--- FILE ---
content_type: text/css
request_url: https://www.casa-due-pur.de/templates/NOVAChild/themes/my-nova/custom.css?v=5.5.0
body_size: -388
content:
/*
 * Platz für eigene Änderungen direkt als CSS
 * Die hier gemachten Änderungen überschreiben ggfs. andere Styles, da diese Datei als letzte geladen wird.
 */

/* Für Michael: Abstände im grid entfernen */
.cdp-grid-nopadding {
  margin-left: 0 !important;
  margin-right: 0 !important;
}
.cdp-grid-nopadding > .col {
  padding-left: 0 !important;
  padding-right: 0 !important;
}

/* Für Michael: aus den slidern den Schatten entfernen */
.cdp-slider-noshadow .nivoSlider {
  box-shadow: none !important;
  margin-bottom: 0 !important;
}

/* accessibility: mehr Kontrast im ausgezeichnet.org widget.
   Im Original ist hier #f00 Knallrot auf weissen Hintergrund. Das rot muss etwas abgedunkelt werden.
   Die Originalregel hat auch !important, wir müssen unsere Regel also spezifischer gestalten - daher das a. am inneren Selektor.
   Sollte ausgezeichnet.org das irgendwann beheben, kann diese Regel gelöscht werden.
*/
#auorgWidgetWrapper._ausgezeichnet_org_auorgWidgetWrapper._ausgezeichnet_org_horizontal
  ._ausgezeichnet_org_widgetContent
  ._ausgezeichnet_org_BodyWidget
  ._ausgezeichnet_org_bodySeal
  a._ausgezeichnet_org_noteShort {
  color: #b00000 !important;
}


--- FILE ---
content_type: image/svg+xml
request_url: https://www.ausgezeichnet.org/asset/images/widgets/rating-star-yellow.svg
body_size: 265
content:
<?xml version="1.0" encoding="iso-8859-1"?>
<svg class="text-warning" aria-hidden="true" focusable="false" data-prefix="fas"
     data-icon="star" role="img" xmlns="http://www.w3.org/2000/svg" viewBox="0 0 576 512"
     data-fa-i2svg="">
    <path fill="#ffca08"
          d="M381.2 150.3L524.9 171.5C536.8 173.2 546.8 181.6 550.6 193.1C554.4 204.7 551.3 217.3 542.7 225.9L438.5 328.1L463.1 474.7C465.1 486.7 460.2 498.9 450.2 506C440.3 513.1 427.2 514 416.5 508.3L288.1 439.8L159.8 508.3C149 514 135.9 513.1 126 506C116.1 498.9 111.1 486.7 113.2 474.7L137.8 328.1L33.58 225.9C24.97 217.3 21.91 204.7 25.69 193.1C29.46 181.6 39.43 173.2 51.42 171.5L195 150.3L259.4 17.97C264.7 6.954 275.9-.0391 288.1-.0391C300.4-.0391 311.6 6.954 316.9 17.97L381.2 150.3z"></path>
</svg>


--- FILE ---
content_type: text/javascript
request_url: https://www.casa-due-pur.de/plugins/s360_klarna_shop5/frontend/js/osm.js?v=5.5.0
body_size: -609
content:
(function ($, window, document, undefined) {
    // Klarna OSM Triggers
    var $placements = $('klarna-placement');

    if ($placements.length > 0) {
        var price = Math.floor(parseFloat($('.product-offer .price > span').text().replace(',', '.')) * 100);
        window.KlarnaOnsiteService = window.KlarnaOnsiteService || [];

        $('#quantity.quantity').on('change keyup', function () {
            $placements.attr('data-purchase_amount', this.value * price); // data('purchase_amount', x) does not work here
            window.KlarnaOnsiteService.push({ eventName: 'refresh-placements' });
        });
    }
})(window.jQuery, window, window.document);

++++++++

# What you need to do:
Tell how many lines of the data above include the string "right", with no other text in the answer.

# Response:
2